Although Rukeyser never visited the Indian Caves of Ajanta, her poem evokes the atmosphere of the caves and glimpses of their paintings in stunning imagery. Her knowledge of the man-made caves was indebted to a portfolio of large-scale reproductions of the paintings and an essay by the art historian Stella Kramrisch, whose idiosyncratic observations on the technique of the cave paintings inform both the content and technique of Rukeyser’s poem.1 Reflecting Rukeyser’s turn to non-western, specifically Asian art in search of new emotional and aesthetic resources in a time of war, the poem draws on autobiographical sources, obscurely related to her personal experiences of the Spanish Civil War and its aftermath.

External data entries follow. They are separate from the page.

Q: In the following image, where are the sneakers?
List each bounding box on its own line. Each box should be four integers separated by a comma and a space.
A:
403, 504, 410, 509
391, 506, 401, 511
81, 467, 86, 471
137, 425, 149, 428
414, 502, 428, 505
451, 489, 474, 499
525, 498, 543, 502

Ajanta Caves commons.wikimedia.org

Ajanta Caves
commons.wikimedia.org

The Ajanta caves are a group of 29 caves, hewn into the mountain side of a hidden ravine in north-western India. Dating from the 2nd century B.C.E. to about 480 C.E. and created by Buddhist monks, the caves are famous for their exquisite carvings and large murals commemorating the life and teachings of the Buddha (Spink 4-6).2 The tumultuous history of the caves’ genesis would have been of interest to Rukeyser and pertinent to her own poem, which is, in essence, a response to war. Frequently disrupted by violent political and religious upheavals, the caves’ construction and adornment, as much as their abrupt abandonment and subsequent effacement, offer vivid testimony of enduring Buddhist spiritual and aesthetic ideals and their embeddedness in human conflict and strife. The world of Ajanta is a world of beauty and peace–a “shadowless” world–in which humans, animals, and gods commingle in dense harmony. It served as a sacred retreat devoted to contemplation, worship, and, it appears, the collective creation of art. In her controversial essay on “Ajanta,” Stella Kramrisch noted the peculiar way in which the Ajanta paintings “do not aim at giving a picture of the world as it is beheld by the eye…[but] show it as it exists in the mind” (273). Rukeyser adopted this Buddhist principle of Ajanta cave art from Stella Kramrisch’s essay and imagined the cave as an archetypal place which confronts us with our deepest longings and fears, externalized as figures moving toward us in a stream of vivid images. The encounter with suppressed or erased parts of the self forms the poem’s psychological drama: a quest for emotional completeness and spiritual enlightenment, in the course of which the speaker (Rukeyser) is confronted with suppressed memories of violation and shame. In the poem, therefore, “sexual and exquisite” images of the Buddha, “Foreboding eyelid lowered on the long eye, / Fluid and vulnerable,” of pillars and prisms, the red cow, horses, a black panther, all “figures of consciousness,” are intercepted by nightmarish visions: a sharp face morphing into the blades of an electric fan; “the broken bottle of loss, and the glass / Turned bloody into the face”; a “woman laced into a harp” (an image form Hieronymus Bosch)3; a girl running down a street “Singing Take me, yelling Take me Take.”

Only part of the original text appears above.